The winds of freedom had scarcely reached the more remote western districts. A planter of Union District told me that he was hiring good men for twenty-five dollars a year. “Heap on ’em, round here, just works for their victuals and clothes, like they always did. I reckon they’ll all be back whar they was, in a few years.”
The South Carolina lands and modes of culture are not well adapted to corn. A rotation of crops is deemed necessary to keep the soil in a condition to raise it successfully. The decay of cotton seed and waste cotton is its best fertilizer. During the war, when little cotton was raised, planters became alarmed at the yearly decrease of the corn crop. The average yield, throughout the State, the first year, was fifteen bushels to the acre; the second, twelve bushels; the third, nine bushels; and the fourth, six bushels.
Before the war, the city of Charleston exported annually one hundred and twenty-five thousand tierces of rice. This year, it is importing rice of an inferior quality from the West Indies. This fact indicates the condition of that culture. Yet in the face of it, rice-planters were raising the price of their lands from fifty dollars an acre, for which they could be bought before the war, to one hundred dollars.
As the rice plantations are confined to the tide-water region, where the fields can be flooded after sowing, their present prospects were more or less embarrassed by the knotty Sea-Island question. “If our people this year make one sixth of an average rice-crop,” said Governor Orr, “they will be fortunate, and they will be doing well. In old times, our annual crop brought upwards of three and a half million dollars, when rice was only five cents a pound.”
The railroads of South Carolina were nearly worn out during the war. All sorts of iron were used to keep them in repair; and the old rolling-stock was kept running until it was ready to fall to pieces. Then Sherman came. The South Carolina Road, wealthy before the war, was relaying its torn-up track and rebuilding its extensive trestle-work and bridges, as fast as its earnings would permit. The branch to Columbia was once more in operation; but, on the main road to Augusta, travel was eked out by a night of terribly rough staging.
The finances of South Carolina were at a low ebb. Governor Orr told me that there had not been a dollar in the State treasury since his inauguration. The current expenses of the war were mostly met by taxation; and the annual interest on the foreign debt of two and a half millions had been promptly paid, up to July, 1865, by the exportation of cotton. The State bank was obliged to suspend its operations, but the faith of the State was pledged for the redemption of the bills. The other banks had been ruined by loans made to the Confederate government. Their stock had been considered the safest in the market, and the property of widows and orphans was largely invested in it. The estates of the stockholders, liable for double the amount of the bills issued, were insufficient to redeem them. In January, 1866, two National Banks had been organized in the State.
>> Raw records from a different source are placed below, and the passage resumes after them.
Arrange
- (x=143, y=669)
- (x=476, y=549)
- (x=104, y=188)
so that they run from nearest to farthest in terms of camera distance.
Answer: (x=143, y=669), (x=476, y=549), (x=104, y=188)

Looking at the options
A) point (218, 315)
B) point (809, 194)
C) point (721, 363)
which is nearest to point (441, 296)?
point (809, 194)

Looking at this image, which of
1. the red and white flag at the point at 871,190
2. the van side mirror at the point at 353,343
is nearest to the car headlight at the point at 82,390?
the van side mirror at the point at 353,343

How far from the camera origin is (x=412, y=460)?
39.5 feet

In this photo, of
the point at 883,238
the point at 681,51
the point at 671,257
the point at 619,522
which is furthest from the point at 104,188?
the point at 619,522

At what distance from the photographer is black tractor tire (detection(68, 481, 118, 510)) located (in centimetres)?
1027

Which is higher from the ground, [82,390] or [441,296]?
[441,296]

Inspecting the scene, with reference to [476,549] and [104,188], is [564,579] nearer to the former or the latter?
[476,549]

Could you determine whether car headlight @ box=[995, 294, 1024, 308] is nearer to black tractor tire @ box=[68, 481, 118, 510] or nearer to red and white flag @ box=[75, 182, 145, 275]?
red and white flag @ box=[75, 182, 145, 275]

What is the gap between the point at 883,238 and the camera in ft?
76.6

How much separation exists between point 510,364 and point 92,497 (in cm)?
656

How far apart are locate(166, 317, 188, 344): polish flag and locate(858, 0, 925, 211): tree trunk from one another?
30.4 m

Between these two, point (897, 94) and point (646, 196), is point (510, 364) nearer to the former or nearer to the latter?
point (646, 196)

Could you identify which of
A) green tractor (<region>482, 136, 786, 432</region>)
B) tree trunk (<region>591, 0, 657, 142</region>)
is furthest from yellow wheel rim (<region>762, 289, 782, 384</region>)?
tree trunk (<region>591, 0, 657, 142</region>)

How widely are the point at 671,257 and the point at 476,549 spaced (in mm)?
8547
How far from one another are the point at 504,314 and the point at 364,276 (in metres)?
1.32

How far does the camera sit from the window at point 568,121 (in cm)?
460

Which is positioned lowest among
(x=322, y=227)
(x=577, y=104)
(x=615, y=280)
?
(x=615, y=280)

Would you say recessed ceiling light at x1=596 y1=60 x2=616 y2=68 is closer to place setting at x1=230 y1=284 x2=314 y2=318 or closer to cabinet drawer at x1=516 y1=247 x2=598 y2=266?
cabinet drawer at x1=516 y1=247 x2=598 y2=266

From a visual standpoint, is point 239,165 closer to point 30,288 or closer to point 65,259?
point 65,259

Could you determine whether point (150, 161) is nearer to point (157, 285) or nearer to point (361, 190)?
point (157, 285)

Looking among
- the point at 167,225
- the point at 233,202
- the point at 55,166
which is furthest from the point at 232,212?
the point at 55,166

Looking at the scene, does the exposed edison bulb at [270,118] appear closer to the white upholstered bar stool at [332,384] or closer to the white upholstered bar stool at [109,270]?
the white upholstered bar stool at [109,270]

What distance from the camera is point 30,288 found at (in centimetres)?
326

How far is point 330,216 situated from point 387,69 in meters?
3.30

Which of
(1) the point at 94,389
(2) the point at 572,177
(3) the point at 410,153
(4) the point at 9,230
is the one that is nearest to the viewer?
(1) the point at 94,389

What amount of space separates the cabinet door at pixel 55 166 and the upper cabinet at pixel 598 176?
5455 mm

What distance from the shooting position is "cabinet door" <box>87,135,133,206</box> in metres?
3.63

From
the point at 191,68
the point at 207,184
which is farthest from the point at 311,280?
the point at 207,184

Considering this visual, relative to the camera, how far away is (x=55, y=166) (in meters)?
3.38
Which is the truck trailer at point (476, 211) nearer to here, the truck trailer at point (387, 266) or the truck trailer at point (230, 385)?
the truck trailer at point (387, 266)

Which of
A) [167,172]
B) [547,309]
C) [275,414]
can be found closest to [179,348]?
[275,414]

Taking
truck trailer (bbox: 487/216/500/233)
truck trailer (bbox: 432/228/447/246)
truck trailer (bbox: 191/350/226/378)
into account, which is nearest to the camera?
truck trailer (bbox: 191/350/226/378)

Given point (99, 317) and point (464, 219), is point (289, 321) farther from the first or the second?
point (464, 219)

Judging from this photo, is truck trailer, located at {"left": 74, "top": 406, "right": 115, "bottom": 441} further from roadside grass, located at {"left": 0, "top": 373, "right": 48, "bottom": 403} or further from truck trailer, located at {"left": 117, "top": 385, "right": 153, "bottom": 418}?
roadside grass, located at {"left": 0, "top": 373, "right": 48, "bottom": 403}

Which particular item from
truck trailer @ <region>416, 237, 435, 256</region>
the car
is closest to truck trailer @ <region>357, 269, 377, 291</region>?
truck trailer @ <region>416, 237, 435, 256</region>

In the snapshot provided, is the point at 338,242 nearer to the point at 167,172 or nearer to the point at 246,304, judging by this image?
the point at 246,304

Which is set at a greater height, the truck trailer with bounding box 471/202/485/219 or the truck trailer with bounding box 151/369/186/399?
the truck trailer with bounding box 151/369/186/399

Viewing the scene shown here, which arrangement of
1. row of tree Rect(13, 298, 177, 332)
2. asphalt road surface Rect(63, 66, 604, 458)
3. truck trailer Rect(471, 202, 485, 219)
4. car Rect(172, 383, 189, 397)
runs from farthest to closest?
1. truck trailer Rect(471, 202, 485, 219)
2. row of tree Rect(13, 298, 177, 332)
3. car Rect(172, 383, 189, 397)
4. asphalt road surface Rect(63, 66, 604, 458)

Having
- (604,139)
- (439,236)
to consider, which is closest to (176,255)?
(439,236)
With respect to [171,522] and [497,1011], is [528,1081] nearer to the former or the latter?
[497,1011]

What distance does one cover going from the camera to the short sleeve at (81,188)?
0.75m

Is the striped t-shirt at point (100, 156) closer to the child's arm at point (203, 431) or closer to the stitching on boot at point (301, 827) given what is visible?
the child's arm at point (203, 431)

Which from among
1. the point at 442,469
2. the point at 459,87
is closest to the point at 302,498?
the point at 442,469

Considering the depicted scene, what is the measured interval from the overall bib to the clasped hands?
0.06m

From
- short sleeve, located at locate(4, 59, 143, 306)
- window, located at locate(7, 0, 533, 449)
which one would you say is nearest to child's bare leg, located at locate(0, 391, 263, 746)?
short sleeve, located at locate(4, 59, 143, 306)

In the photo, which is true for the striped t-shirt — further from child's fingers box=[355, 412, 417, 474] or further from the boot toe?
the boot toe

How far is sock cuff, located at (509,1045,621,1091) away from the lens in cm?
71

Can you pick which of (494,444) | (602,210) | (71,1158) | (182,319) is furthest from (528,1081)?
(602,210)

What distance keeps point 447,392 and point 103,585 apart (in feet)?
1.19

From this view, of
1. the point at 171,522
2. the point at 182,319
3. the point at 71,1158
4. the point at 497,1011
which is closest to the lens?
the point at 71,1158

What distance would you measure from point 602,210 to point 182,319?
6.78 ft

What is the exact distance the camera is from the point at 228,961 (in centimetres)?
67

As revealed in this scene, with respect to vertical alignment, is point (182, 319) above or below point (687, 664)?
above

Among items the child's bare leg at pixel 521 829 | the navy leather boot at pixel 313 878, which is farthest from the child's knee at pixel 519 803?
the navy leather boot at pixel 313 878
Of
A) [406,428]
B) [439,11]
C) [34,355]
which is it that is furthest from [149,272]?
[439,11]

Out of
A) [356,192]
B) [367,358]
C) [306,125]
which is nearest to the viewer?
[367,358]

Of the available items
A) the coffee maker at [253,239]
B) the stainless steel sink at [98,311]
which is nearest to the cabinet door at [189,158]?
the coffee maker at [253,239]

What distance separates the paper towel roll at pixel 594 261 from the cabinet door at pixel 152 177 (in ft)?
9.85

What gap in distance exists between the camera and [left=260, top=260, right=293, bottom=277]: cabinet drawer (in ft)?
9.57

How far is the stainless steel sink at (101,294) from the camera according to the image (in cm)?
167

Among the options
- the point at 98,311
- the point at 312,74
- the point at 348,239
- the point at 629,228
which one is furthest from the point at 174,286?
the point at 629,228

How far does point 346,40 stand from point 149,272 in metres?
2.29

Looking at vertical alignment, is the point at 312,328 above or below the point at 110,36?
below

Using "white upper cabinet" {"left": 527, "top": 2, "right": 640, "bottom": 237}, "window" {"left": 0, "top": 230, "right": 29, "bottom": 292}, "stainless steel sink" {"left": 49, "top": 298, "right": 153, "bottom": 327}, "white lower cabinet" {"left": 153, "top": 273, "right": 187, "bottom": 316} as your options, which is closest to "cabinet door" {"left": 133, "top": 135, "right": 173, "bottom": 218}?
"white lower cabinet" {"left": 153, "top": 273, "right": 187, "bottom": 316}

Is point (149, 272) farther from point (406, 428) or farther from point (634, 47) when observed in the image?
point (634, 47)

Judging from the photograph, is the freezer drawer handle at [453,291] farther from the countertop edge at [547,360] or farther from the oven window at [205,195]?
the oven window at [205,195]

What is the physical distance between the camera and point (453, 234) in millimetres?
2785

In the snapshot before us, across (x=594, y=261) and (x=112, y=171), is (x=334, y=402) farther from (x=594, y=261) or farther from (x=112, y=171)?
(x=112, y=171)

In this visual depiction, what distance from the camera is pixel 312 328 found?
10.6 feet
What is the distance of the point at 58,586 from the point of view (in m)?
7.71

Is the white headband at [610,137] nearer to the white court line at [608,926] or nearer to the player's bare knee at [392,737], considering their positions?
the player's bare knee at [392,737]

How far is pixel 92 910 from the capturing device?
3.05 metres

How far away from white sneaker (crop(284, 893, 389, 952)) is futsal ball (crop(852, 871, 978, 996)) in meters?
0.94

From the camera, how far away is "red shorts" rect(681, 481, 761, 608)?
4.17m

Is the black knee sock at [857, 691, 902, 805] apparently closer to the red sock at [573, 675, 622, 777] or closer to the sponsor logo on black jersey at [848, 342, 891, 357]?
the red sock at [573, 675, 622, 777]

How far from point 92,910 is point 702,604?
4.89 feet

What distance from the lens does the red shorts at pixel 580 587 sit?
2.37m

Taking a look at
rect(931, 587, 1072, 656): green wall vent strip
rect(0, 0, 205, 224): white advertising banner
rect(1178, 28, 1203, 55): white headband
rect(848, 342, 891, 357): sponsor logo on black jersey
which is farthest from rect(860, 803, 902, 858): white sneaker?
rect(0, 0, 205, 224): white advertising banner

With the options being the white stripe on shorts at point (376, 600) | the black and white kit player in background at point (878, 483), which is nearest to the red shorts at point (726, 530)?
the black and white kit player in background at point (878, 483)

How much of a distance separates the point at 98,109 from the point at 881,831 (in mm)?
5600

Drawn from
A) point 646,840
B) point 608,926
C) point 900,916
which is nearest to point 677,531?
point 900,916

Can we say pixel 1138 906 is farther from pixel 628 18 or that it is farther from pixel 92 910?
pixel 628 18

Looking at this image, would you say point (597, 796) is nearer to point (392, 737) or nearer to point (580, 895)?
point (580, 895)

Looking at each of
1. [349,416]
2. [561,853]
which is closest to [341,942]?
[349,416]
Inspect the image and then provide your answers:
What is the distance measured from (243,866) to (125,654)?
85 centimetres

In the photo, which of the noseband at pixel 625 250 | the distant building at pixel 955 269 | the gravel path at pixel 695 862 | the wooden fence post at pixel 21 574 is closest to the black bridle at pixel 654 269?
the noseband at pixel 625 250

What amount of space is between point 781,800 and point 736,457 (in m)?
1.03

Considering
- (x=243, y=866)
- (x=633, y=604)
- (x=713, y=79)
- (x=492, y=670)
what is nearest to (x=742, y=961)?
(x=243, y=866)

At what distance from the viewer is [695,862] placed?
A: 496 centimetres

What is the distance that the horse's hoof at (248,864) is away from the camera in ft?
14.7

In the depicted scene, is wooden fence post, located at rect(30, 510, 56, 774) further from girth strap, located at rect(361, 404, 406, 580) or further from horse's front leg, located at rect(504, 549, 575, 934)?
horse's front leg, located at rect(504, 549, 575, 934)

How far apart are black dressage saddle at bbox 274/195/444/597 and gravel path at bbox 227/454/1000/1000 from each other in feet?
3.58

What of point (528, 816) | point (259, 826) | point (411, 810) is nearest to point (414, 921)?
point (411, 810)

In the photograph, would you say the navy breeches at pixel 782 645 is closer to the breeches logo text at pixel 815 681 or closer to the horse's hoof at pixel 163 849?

The aggregate of debts, old and new, in South Carolina, were estimated to be worth not more than twenty-five per cent. of their par value.
South Carolina had suffered more than any other State by the Sale of lands for United States taxes, during the war. I heard of one estate, worth fifteen thousand dollars, which had been sold for three hundred dollars. Governor Orr instanced another, the market value of which was twenty-four thousand dollars, which was bought in by the government for eighty dollars. Such was the fate of abandoned coast lands held by the United States forces. Their owners, absent in the interior, were in most instances ignorant even of the proceedings by which their estates were sacrificed. In this way, according to the governor, “the entire parish of St. Helena, and a portion of St. Luke’s, have completely changed hands, and passed either into the possession of the government, or of third parties.”
The prevalence of crime in remote districts was alarming. I was assured by General Sickles that the perpetrators were in most cases outlaws from other States, to which they dared not return. Union soldiers and negroes were their favorite victims. They rode in armed bands through the country, defying the military authorities. The people would not inform against them for fear of their vengeance. Many robberies and murders of soldiers and freedmen, however, were unmistakably committed by citizens.
Much ill-feeling had been kept alive by United States treasury agents, searching the country for Confederate cotton and branded mules and horses. Many of these agents, as far as I could learn, both in this and in other States, were mere rogues and fortune-hunters. They would propose to seize a man’s property in the name of the United States, but abandon the claim on the payment of heavy bribes, which of course went into their own pockets. Sometimes, having seized “C. S. A.” cotton, they would have the marks on the bales changed, get some man to claim it, and divide with him the profits. Such practices had a pernicious effect, engendering a contempt for the government, and a murderous ill-will which too commonly vented itself upon soldiers and negroes.